Outro homem com ar robusto e pele curtida do sol troça dele e, enquanto leva o guisado à boca, explica que vegetal não puxa carroça. Rio-me. De facto não consigo imaginar que puxe. Imagino até que por entre a honra de respeitar cada animal ao ponto de não o matar não seja fácil conciliar isso com as necessidades do corpo, embora evidentemente seja possível.
Conciliar o transcendente com o terreno não é fácil (e o cérebro sem ar debaixo de água), é um exercício de uma vida inteira (para alguns nem é para uma vida só), mas é, acima de tudo, o caminho de cada um.
(O individualista ou o colectivista.)
O individualista defende de pedra e cal a sua liberdade, a sua livre iniciativa, a sua independência e autonomia (a pedra ergue, a cal queima). A democracia parece ser o sistema perfeito para conciliar e proteger o individualismo (será? Ou não tivemos uma ideia melhor até agora?)
O colectivista defende o bem comum, o enxame, o formigueiro, a estrutura massiva e maciça a progredir num só corpo, numa só mente, ninguém fica para trás (tirando os danos colaterais, isso acontece, é a vida, não é?)
Pelos vistos, os malvados individualistas querem continuar a comer guisado com vacas poluidoras em flatulência excessiva, das quais temos muita pena do sofrimento e morte delas mas, ao mesmo tempo, mais vale elas não serem tantas porque… O planeta é finito. (E alguém disse que éramos oito mil milhões na última contagem de cabeças de gado!
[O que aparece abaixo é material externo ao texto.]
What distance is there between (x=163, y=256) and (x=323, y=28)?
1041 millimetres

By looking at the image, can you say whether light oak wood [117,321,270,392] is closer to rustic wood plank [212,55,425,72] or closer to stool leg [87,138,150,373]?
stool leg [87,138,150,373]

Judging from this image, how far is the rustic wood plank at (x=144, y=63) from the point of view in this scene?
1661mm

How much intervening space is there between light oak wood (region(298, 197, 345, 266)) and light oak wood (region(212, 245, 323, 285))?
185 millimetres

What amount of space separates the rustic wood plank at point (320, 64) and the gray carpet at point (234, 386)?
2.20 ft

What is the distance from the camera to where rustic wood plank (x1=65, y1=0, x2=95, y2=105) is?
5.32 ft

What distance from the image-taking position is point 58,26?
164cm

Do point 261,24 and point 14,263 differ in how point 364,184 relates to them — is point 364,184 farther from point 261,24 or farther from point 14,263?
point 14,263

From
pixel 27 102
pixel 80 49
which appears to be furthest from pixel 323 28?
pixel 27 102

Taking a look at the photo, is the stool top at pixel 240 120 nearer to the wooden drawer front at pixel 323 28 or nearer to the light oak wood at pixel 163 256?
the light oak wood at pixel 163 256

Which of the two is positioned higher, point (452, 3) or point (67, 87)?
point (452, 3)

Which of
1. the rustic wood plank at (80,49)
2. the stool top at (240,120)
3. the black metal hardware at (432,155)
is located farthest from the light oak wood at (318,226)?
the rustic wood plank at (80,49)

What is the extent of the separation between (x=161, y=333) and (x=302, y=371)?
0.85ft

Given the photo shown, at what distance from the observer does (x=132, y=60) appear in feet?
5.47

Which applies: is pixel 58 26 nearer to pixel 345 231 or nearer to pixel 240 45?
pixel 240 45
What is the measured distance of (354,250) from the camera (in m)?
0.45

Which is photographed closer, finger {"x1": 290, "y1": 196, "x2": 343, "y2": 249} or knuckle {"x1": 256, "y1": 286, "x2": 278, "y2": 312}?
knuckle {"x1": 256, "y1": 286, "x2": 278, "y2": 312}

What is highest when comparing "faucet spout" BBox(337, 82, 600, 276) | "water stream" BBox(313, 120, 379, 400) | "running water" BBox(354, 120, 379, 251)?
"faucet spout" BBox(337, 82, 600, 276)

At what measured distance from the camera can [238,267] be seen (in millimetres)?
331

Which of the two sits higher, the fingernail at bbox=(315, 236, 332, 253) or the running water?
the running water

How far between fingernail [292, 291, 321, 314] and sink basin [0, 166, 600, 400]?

Melhor explicar aos miúdos que se colem às paredes e que não tenham filhos!)
Pelos vistos também, os malvados colectivistas querem obrigar-nos a todos a comer alface e farinha de larvas, mas é pelo bem do planeta, e porque coitadinhos dos animais. E a acção de cada um importa! (Curioso, parecem um individualista neste ponto…)
E como disse o Herman neste momento “eu, é mais bolos.”
A mãe cria e a mãe morre.
Eu quero saber porque é que se está a morrer mais no mundo. Agradecia que permitissem cavar essa verdade em vez de cavar o buraco entre especulações. Eu não quero contar histórias, quero ouvir.
Alguém informe por favor os Tribunais e todos os Jornalistas, que nós os comuns não queremos ideologias, só gostávamos que, para variar, por entre a dureza da bucha, nos dissessem a verdade.